Name: Ruth Reichl
Neighborhood: Upper West Side
Occupation: Writer, Eater, Editorial Adviser to Gilt Taste.
Who’s your favorite New Yorker, living or dead, real or fictional?
Eloise. I always wanted to pour water down the mail chute, but never had the nerve.
What’s the best meal you’ve eaten in New York?
The five-hour lunch Daniel made last year, honoring the great French chefs he’s worked with. (You can read about it here.)
In one sentence, what do you actually do all day in your job?
Mostly stare out the window, waiting for the words to come.
What was your first job in New York?
Babysitting for the people on the eighth floor of the Greenwich Village building I grew up in.
What’s the last thing you saw on Broadway?

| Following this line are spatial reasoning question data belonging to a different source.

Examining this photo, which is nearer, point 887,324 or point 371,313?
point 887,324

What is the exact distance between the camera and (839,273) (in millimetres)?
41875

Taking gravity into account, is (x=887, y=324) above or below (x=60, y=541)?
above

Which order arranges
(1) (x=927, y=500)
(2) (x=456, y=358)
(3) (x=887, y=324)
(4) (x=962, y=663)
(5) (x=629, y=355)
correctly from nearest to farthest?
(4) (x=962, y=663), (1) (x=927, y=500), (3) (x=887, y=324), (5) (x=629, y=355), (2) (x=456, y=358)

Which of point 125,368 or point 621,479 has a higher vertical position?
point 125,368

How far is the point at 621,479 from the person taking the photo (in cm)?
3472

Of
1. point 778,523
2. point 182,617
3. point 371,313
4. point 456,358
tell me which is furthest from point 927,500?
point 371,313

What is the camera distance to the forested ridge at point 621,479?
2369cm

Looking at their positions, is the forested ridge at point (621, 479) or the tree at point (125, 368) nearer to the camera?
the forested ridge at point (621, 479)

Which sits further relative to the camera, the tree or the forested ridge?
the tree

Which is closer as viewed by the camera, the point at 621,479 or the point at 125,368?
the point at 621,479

Good People. It was wonderful. In the middle of a really emotional scene, a phone rang in the audience, and the woman actually answered it — and started talking. It’s a small theater, and everyone turned to stare at her. She talked for about ten seconds before Fran McDormand broke the fourth wall, and said, “Turn it off, now!” For just a moment, we — all of us — saw the actors as real people, remembered that what we’d been watching was a play. Fran, who was playing a downtrodden character, was suddenly in command of that stage — and somehow it reinforced what the play was about. Then the play started again. It was an amazing moment — why you go to the theater.
Do you give money to panhandlers?
What’s your drink?
How often do you prepare your own meals?
About half the time. Simple food. For dinner, roast chicken. Spaghetti Bolognese. Last night, Nantucket scallops, simply sauteed in butter with mushrooms. Salad. I saved a few of the scallops to eat raw, for breakfast. The season is so fleeting, they’re such a treat.

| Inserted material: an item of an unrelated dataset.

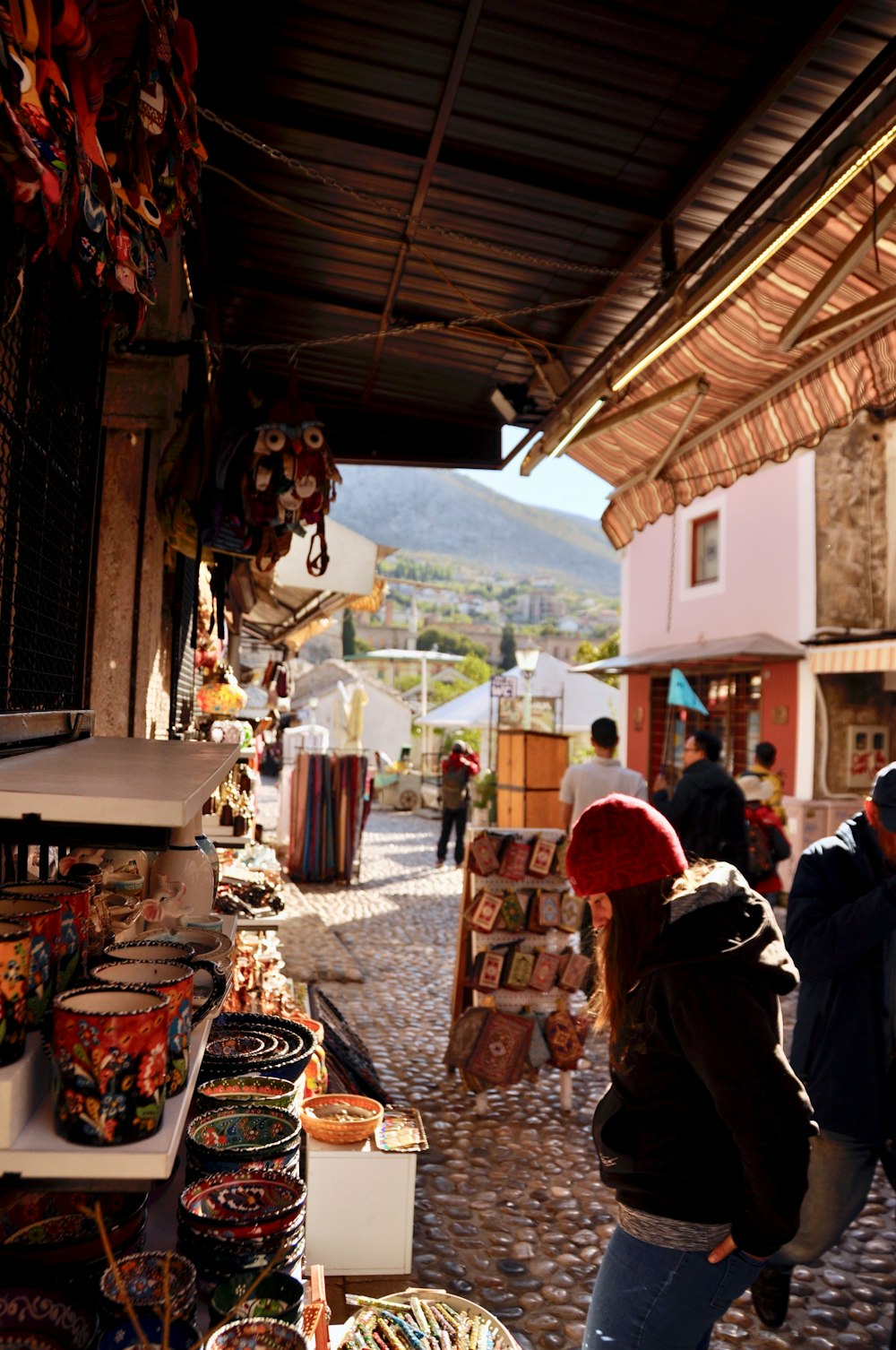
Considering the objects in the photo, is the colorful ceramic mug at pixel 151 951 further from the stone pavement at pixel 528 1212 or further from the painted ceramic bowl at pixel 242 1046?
the stone pavement at pixel 528 1212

What’s your favorite medication?
A glass of Pappy Van Winkle bourbon will cure almost anything.
What’s hanging above your sofa?
A huge lightbox painting by Matthew Ritchie. He does mostly abstract environmental work. This is kind of an apocalyptic river scene — a tornado maybe — but it might be something else. It’s kind of gorgeously mysterious. The sofa’s facing the Hudson, so it’s an eerie reflection of the landscape outside.
How much is too much to spend on a haircut?
With hair like mine you don’t need to get it cut more than twice a year, so I’m not fussy about the price.
Which do you prefer, the old Times Square or the new Times Square?
Is there any native New Yorker who actually likes the new one?
What do you think of Donald Trump?
I hate him for erecting architectural monstrosities all over our city.
What do you hate most about living in New York?
Who is your mortal enemy?
Time. There’s not enough of it.
When’s the last time you drove a car?
A few minutes ago. I’m an odd New Yorker: Got my license at 16 and have been driving ever since.
How has the Wall Street crash affected you?
My recurring nightmare of being a bag lady has become more frequent.
Times, Post, or Daily News?
Hey, c’mon, I worked at the Times. And I’m loyal.
Where do you go to be alone?
To my little writing cabin in the woods in Columbia County. I love my studio. It’s small but cozy. It’s heated with a wood stove. It has a view of a pond down below. And it’s not wired, so I’m really alone out there.
What makes someone a New Yorker?
An enduring passion for Gray’s Papaya hot dogs. [My toppings are] Onion sauce, always. And mustard. And yes, New Yorkers must be the only people on Earth who actually like the papaya drink. I don’t know why — I guess it tastes like home.